*TESTO DI PARTENZA*:
***
Regione Piemonte, un’assurda legge penalizza le scuole pubbliche

per Gabriella
Autore originale del testo: Michele Brambilla, Maurizio Tropeano
Fonte: La Stampa
PRIMA PUNTATA – 30 luglio 2014
 
Piemonte, il veto delle private che blocca le scuole pubbliche
Polemica sulla legge che limita l’apertura di nuove strutture
 
di Michele Brambilla, La Stampa
L’ultima grana è scoppiata ieri qui a Novara ma situazioni simili ci sono un po’ in tutto il Piemonte e presto la vicenda diventerà un caso nazionale. Si tratta di questo: l’anno scorso la giunta piemontese, retta dal leghista Cota, ha approvato una legge regionale sulle scuole materne che sembra capovolgere il principio di libertà di scelta.  

 In pratica la legge dice che dove esiste una scuola materna paritaria non può aprire una scuola materna pubblica; a meno che la prima non dia il permesso alla seconda. Insomma le paritarie hanno una sorta di diritto di veto sull’apertura di una concorrente pubblica sul proprio territorio.

Per spiegarci meglio con un caso concreto, partiamo appunto da Novara. Il Comune ha chiesto di aprire due nuove sezioni per le materne statali all’interno della scuola Don Ponzetto, nel quartiere Sant’Agabio. Dove però ci sono altre scuole materne, tra cui la Regina Pacis di via Giannoni, un istituto paritario. E in base alla legge regionale del 2013 la Regina Pacis – attraverso la Fism, la federazione delle scuole materne cattoliche – ha espresso parere contrario, che è vincolante.

 Guerra ideologica? No, l’ideologia non c’entra. Non è neppure un problema di integrazione: «Gli stranieri, tra i nostri bambini, sono il 37 per cento, molti sono musulmani e non hanno mai avuto problemi, anzi», dice Alberto Bertola, un volontario che si occupa dell’amministrazione della Regina Pacis. È piuttosto una questione di sopravvivenza: «Non abbiamo niente in contrario a una nuova sezione statale – dice ancora Bertola -: ma due sono troppe. Ci ritroveremmo con meno bambini e dovremmo licenziare il nostro personale».

 Comprensibile. Ma c’è un altro problema. Alla Regina Pacis si paga una retta di cento euro al mese, più 4,60 di mensa quotidiana. È vero che spesso le suore e alcuni genitori aiutano i meno abbienti: ma la retta c’è. Nelle materne statali e comunali, invece, si paga solo il pasto. «Sant’Agabio – dice Margherita Patti, Pd, assessore comunale all’Istruzione – è un quartiere popolare e non tutti possono permettersi di pagare la retta. E comunque è importante che in ogni zona della città ognuno abbia la possibilità di scegliere».
***
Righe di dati
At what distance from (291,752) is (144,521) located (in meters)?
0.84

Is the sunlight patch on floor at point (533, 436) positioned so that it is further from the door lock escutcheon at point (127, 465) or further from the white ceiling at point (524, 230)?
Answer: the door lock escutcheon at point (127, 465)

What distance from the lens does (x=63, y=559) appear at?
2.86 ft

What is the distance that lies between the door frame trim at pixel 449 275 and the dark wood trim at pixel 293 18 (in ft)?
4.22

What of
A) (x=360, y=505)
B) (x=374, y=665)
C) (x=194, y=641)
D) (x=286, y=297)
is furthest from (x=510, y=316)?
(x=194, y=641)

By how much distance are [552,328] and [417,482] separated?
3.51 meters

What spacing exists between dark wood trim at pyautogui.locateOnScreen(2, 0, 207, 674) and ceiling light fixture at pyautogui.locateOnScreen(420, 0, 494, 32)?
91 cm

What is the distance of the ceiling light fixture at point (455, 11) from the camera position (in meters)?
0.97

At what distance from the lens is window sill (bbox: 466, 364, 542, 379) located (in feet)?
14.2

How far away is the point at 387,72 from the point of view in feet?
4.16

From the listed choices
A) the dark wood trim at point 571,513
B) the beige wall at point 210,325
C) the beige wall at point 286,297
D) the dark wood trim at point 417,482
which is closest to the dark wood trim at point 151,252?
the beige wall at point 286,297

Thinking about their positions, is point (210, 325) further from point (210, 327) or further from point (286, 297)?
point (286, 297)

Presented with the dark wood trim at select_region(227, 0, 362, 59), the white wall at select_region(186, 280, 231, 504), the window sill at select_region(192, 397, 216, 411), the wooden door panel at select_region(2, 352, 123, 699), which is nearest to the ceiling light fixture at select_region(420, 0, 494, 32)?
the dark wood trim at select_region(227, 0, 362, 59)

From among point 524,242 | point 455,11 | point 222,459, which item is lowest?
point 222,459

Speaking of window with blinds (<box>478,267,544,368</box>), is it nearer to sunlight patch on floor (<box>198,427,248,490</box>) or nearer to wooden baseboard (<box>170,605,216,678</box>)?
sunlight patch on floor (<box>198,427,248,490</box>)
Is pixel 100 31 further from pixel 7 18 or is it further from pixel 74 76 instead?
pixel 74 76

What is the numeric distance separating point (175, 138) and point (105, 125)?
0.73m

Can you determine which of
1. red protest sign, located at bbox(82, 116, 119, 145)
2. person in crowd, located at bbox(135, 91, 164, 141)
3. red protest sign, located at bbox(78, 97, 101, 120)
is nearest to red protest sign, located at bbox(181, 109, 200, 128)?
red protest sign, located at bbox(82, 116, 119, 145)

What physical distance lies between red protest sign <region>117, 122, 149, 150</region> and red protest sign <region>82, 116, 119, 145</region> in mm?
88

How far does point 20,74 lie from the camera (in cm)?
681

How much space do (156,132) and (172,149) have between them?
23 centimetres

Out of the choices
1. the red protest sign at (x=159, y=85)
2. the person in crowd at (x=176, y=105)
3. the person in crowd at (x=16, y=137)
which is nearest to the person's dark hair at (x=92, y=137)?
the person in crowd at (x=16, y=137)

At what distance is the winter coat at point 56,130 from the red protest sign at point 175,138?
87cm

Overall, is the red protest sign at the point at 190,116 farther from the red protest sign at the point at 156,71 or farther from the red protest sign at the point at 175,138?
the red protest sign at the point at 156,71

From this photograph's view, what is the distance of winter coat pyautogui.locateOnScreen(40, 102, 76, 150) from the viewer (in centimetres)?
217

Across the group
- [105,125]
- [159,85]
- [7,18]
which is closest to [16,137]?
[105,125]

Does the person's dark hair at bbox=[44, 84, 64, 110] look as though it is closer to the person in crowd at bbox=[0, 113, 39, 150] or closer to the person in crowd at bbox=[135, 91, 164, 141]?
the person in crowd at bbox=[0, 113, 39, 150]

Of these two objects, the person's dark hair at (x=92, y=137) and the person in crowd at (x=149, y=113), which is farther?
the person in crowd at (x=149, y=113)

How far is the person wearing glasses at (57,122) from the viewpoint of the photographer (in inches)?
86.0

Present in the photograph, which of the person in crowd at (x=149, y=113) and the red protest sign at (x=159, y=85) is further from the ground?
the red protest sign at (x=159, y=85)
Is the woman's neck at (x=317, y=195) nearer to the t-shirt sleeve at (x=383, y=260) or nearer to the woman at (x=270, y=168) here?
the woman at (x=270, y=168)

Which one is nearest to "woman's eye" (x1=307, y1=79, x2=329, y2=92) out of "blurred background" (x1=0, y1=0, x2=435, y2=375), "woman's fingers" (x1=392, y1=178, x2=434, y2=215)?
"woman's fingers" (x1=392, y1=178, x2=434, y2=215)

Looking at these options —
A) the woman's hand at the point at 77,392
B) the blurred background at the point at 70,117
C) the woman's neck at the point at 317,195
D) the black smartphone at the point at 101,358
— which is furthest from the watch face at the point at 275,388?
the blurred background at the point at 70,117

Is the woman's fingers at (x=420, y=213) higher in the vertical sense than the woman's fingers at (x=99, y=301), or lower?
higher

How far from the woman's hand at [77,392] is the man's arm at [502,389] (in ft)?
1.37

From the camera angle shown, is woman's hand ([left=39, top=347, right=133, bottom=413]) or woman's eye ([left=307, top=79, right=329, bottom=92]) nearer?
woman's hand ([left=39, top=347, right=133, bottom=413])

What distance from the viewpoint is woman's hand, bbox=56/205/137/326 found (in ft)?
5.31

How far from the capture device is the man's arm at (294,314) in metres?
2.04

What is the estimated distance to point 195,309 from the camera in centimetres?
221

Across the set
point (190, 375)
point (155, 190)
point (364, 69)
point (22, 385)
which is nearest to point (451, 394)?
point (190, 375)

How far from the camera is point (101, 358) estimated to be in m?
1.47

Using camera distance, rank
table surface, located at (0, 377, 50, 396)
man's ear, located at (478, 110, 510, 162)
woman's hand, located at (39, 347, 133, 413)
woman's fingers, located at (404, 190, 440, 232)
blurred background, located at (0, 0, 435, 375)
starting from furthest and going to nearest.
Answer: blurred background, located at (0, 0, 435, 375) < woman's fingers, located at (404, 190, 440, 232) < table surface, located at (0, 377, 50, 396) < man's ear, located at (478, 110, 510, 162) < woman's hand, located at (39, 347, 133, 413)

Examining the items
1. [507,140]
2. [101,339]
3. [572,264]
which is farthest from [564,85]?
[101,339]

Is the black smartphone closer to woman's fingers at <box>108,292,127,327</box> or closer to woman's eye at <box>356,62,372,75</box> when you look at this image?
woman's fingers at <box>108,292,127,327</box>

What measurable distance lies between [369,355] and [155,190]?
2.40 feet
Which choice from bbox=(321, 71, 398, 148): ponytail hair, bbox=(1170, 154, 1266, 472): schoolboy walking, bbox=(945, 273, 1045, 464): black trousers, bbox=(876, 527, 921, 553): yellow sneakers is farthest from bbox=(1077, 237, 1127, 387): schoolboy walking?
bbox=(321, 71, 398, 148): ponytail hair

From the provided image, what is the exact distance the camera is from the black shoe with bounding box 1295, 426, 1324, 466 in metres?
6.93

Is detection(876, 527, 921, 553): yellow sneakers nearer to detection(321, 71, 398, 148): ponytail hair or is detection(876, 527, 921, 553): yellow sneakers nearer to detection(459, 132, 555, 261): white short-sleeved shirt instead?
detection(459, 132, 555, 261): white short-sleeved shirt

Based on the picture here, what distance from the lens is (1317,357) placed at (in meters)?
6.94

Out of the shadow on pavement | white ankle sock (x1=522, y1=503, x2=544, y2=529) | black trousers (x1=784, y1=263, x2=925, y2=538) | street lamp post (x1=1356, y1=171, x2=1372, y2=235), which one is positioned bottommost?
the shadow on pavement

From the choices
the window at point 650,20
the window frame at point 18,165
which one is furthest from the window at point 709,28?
***
Trascrivi dall'articolo sulle scuole materne in Piemonte il brano che comincia con le parole "per Gabriella" e si chiude dopo "libertà di scelta.".

per Gabriella
Autore originale del testo: Michele Brambilla, Maurizio Tropeano
Fonte: La Stampa
PRIMA PUNTATA – 30 luglio 2014
 
Piemonte, il veto delle private che blocca le scuole pubbliche
Polemica sulla legge che limita l’apertura di nuove strutture
 
di Michele Brambilla, La Stampa
L’ultima grana è scoppiata ieri qui a Novara ma situazioni simili ci sono un po’ in tutto il Piemonte e presto la vicenda diventerà un caso nazionale. Si tratta di questo: l’anno scorso la giunta piemontese, retta dal leghista Cota, ha approvato una legge regionale sulle scuole materne che sembra capovolgere il principio di libertà di scelta.